In the second quarter of 2018, we announced changes to our strategy and updates to our financial targets. Management is focused on materially improving returns to shareholders over time and on deploying our balance sheet and other resources to the highest return activities consistent with our client franchise and risk appetite. To achieve these primary objectives we have defined four key strategic imperatives: First, shift the bank to a more stable revenue and earnings profile. Second, execution on clearly defined strategies in our Private & Commercial Bank (PCB) and our Asset Management (AM) businesses. Third, reshape our Corporate & Investment Bank (CIB) towards a model which emphasizes our core strength in transaction banking, capital markets, financing and treasury solutions. And fourth, reduce our costs and commit to an uncompromising cost culture.
“In the second quarter we accelerated the reshaping of our bank significantly and proved the resilience of our global business. We’re making important changes to our core businesses as promised, we’re headed in the right direction on costs, and our balance sheet quality is strong. This gives us the flexibility to invest in areas where we have particular strengths.”
Our financial targets
‒ Post-tax Return on Average Tangible Equity of greater than 4% by 2019
‒ Adjusted costs of € 23 billion in 2018, and € 22 billion in 2019
‒ Full-time equivalent internal employees of below 93,000 by year-end 2018, and well below 90,000 in 2019
Long-term operating target
‒ Post-tax Return on Average Tangible Equity of circa 10% in a normalized environment and on the basis of the achievement of our cost targets
‒ CRR/CRD 4 Common Equity Tier 1 capital ratio above 13%
‒ CRR/CRD 4 Leverage Ratio (phase-in) of 4.5 % over time
‒ A competitive dividend payout ratio
Progress on strategy implementation
With a Post-tax Return on Average Tangible Equity of 1.8% in the first half of 2018, we will strengthen efforts to improve towards our 2019 target.

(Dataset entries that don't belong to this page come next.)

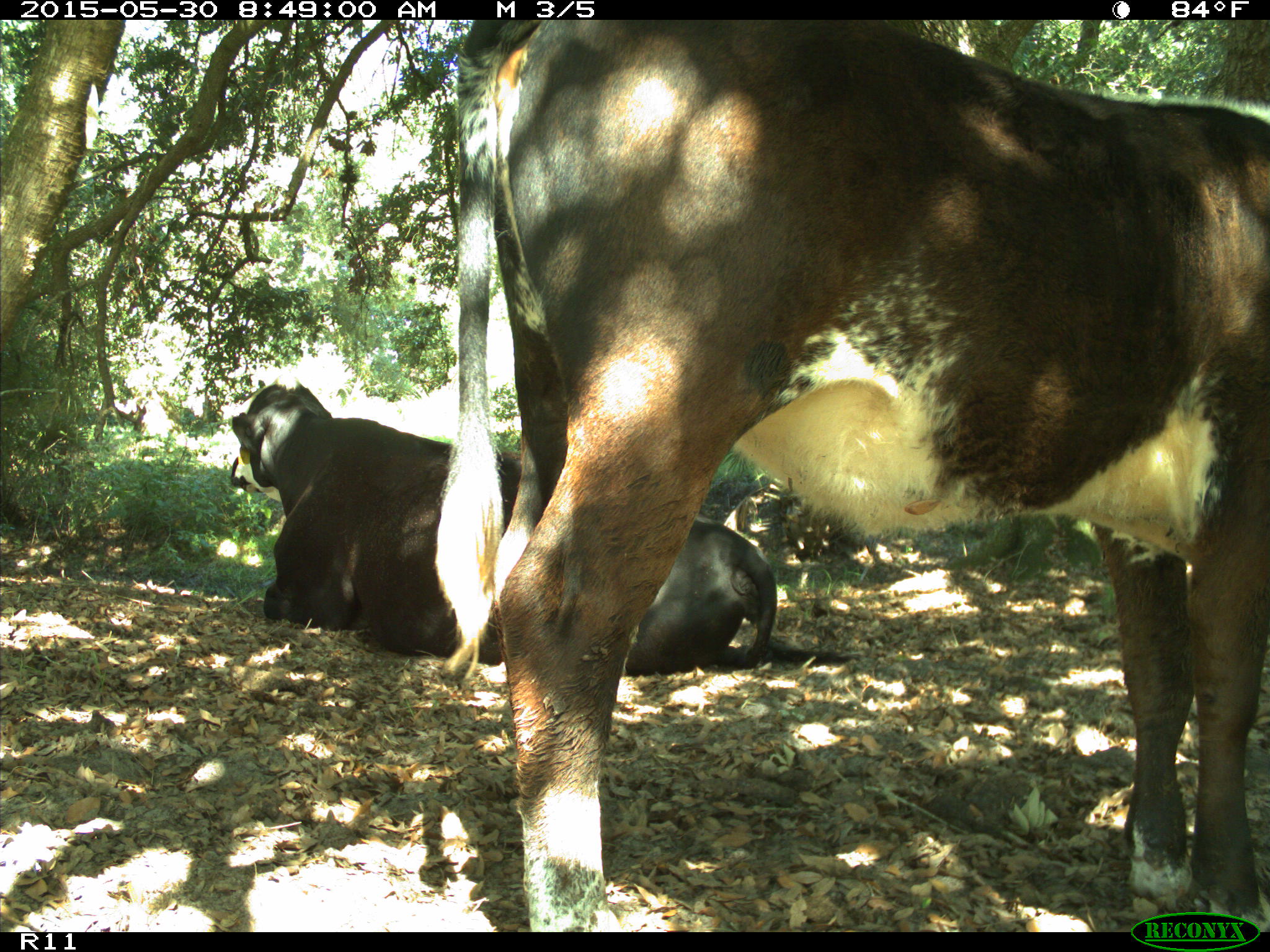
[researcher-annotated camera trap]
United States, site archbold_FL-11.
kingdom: Animalia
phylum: Chordata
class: Mammalia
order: Artiodactyla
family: Bovidae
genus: Bos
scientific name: Bos taurus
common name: domestic cow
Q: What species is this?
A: Bos taurus (domestic cow).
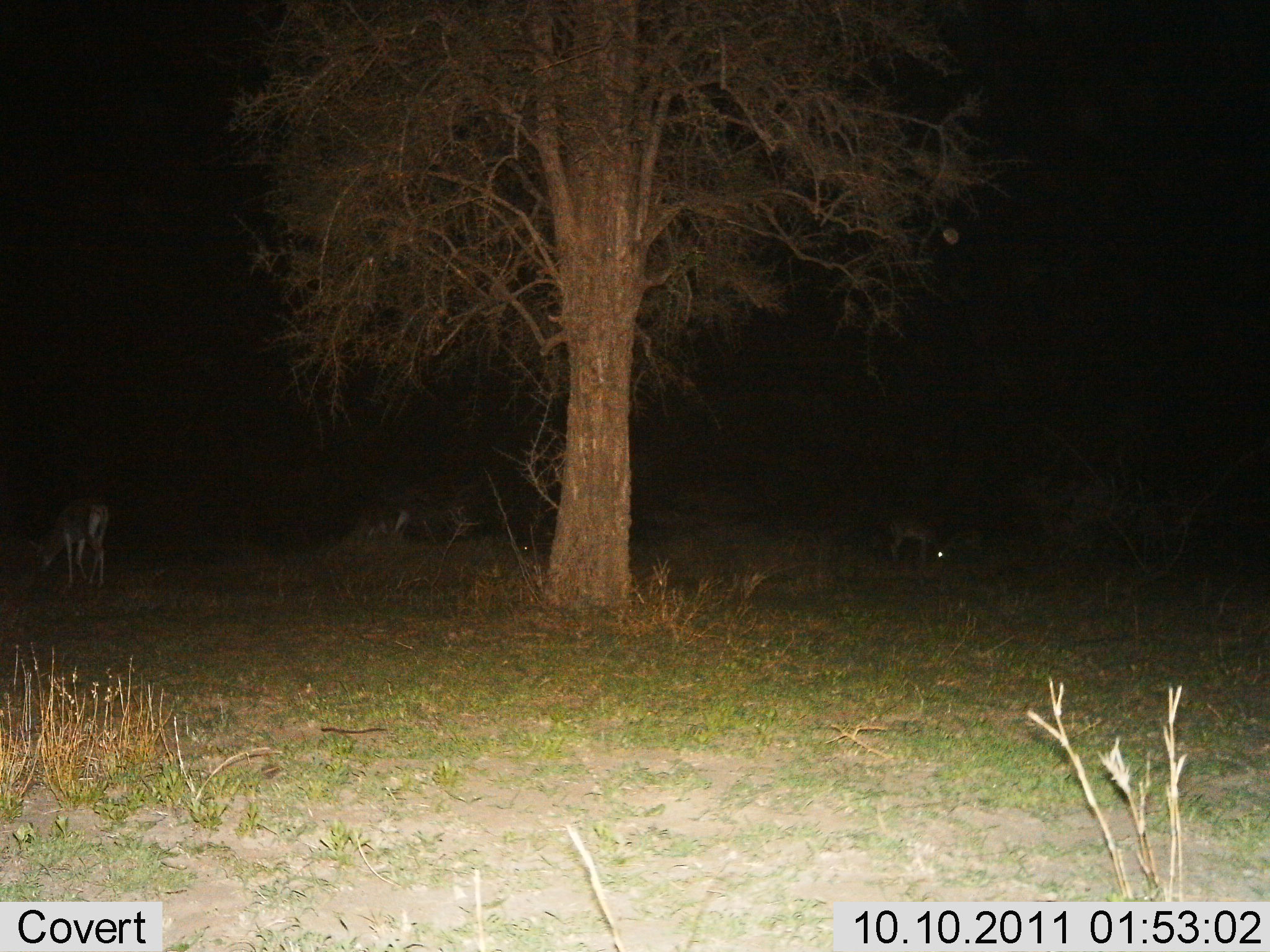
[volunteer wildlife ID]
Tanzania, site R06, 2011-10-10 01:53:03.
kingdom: Animalia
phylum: Chordata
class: Mammalia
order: Artiodactyla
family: Bovidae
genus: Nanger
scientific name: Nanger granti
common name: grant's gazelle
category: gazellegrants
Gazellegrants (grant's gazelle) (Nanger granti), count 3. Behavior (volunteer vote fractions): standing 38%, resting 0%, moving 0%, interacting 0%. Young present (vote fraction): 0%. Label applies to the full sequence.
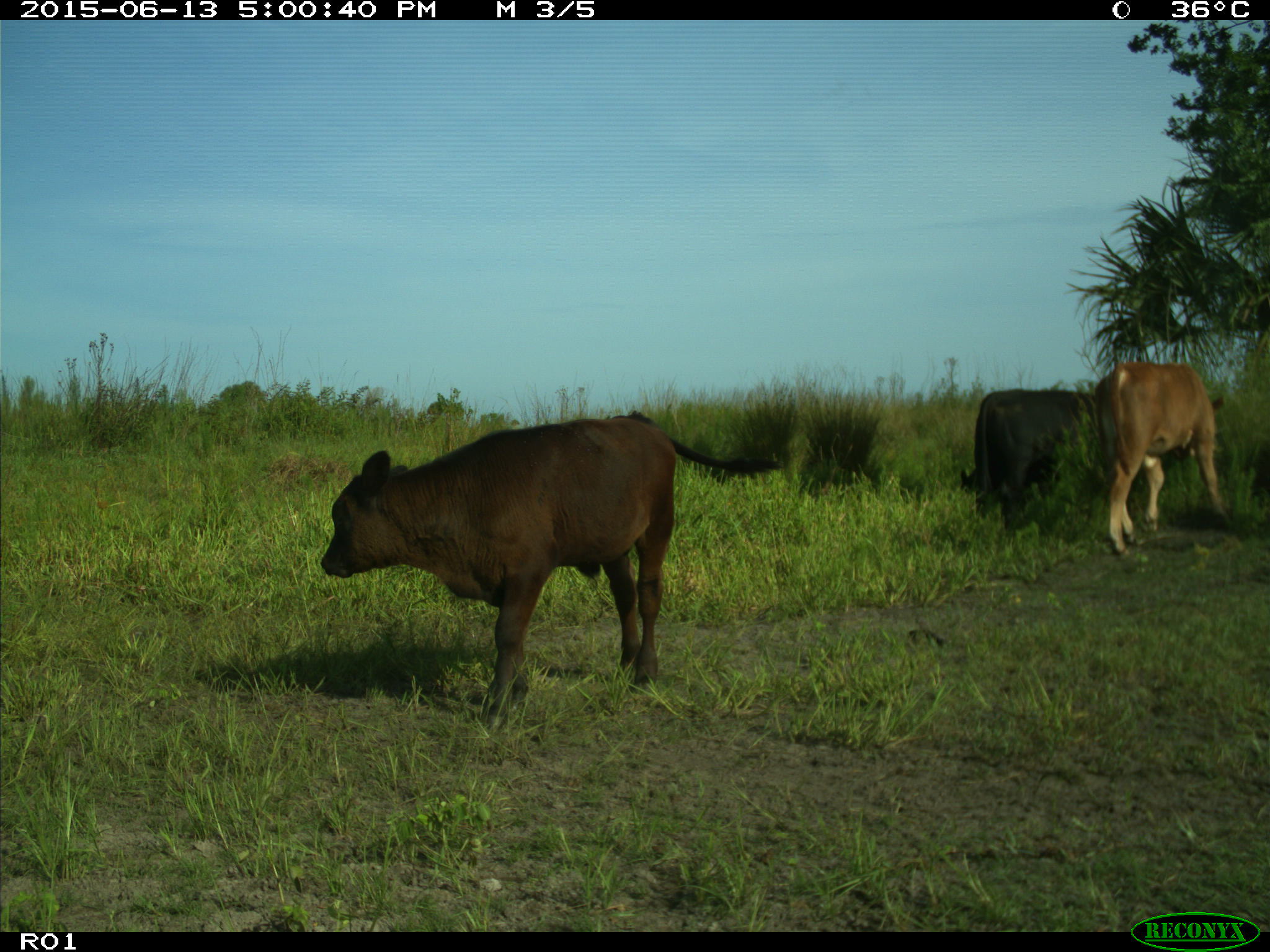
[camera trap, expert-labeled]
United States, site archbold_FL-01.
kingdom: Animalia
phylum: Chordata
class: Mammalia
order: Artiodactyla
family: Bovidae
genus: Bos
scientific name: Bos taurus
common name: domestic cow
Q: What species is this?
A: Bos taurus (domestic cow).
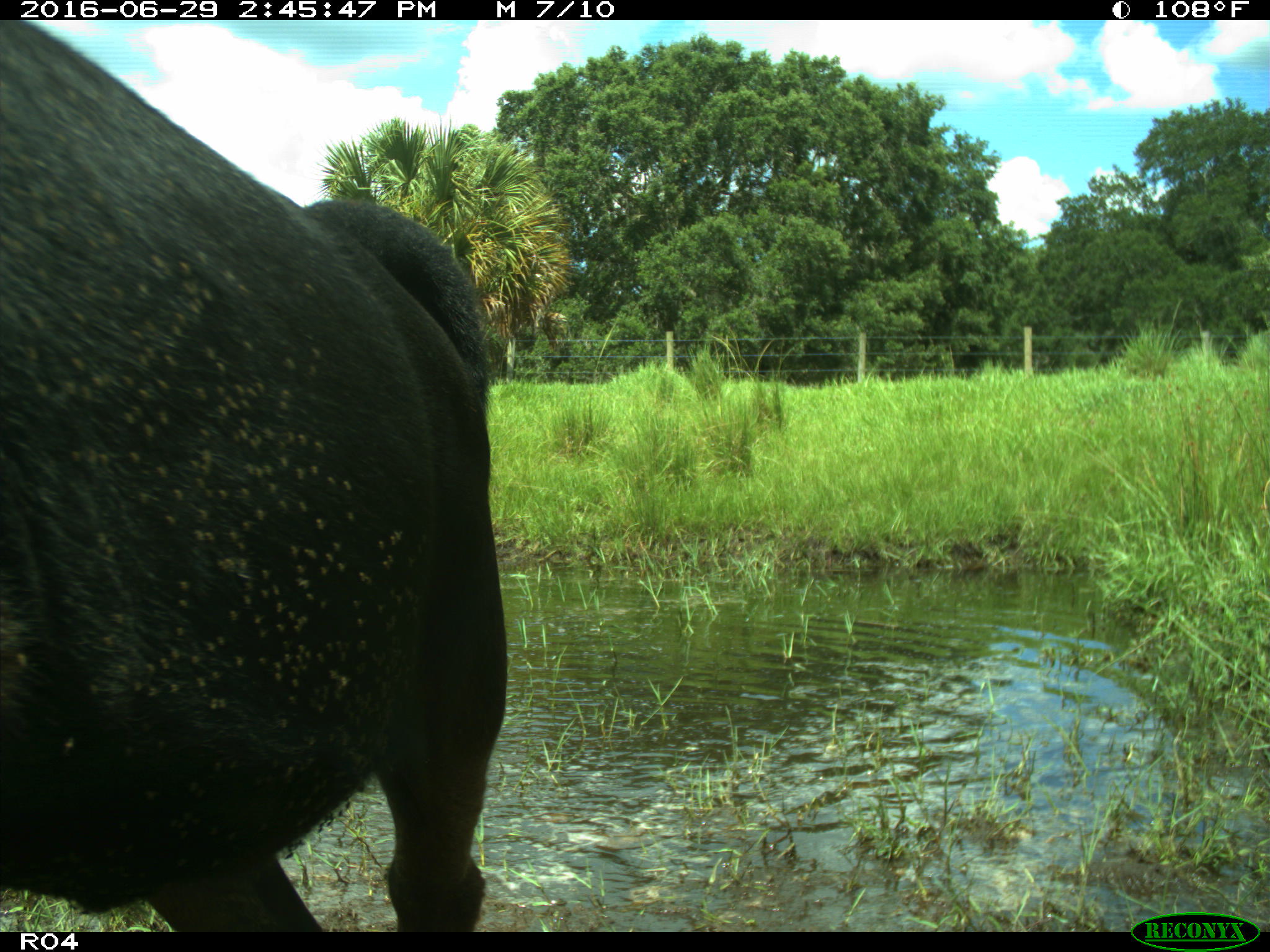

But we have made progress in our near-term operating targets. We are on track to reach our 2018 adjusted costs target, driven in part by the good progress in the second quarter of 2018 on headcount reductions. We reduced headcount by approximately 1,700 full-time equivalents to slightly above 95,400. As it relates to our key capital targets, our leverage exposure reduction is well under way and is running ahead of our stated objectives. We have reduced our leverage exposure by € 85 billion in the second quarter of 2018.